Al Le wrote:
>
> Then the asterisk should disappear IMO. I.e. the "dirtyness" should be
> computed every time.
>
This would introduce even more complication, since you'd have to either
store the values, or re-parse the theme .cfg file each time the browser
was entered, rather than simply having a "dirty" flag somewhere that's
just enabled when any setting from a certain list of settings is changed.

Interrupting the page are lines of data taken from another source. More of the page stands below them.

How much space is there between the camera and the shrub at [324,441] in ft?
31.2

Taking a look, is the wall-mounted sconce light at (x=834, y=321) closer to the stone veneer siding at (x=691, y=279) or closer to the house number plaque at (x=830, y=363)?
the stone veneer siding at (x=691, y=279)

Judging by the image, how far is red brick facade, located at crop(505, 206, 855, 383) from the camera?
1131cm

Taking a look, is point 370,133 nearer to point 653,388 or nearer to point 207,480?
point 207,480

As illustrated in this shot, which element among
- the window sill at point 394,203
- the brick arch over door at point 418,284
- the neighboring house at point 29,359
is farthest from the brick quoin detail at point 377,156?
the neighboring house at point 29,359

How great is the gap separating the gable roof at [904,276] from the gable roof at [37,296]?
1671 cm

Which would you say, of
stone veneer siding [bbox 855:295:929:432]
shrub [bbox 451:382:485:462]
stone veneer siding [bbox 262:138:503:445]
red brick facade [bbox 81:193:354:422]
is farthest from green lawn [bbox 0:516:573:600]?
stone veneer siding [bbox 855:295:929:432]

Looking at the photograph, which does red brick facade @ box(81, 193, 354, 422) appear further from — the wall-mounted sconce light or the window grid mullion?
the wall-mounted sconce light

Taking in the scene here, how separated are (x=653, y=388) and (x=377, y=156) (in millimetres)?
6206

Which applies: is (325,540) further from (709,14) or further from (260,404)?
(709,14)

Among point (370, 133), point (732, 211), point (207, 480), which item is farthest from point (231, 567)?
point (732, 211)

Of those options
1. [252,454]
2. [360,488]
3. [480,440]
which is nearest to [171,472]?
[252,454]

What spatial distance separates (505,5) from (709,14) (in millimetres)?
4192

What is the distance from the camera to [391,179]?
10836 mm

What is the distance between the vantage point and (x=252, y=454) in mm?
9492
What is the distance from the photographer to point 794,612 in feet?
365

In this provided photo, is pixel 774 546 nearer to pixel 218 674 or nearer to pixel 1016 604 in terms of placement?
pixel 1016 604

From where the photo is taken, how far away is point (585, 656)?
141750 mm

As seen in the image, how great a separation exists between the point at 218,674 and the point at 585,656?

>> On third-party sites there are a few theme packs containing many
>> variants of a single theme, often each with their own .cfg.
>
> He-he, a theme *is* a .cfg :-)
I'm not sure I understand what you mean. I didn't meant to suggest that
they aren't. Variants of a theme can either be a theme in their own
right (and thus, have their own .cfg) or they could be supplementary
files only such as alternative fonts or backdrops to be loaded separately.
>
>> Consistent with what, exactly?
>
> Consistent with the fact that if you select something while in the
> settings, you'll have that item preselected if you visit that setting
> once again.
But this won't be the case. It changes multiple settings (no setting
does this) and if related settings are changed, there's not a valid
value to pre-select so we end up either pre-selecting a false value, or
a stand-in value that may be meaningless or useless anyway. How is that
consistent, when no other menu works this way? It's very much a special
case.
>
>
>> Right now it's consistent with browsers
>
> If you access the theme folder using the file browser then I wouldn't
> expect it to be preselected. But the fact that that menu is
> technically implemented using the file browser code is just a
> coincidence which should not be clear to a regular user.
>
So the word "Browse" in "Browse Themes" doesn't indicate it's a browser?
What if we changed it to "Browse Theme Files?" Would that be clearer?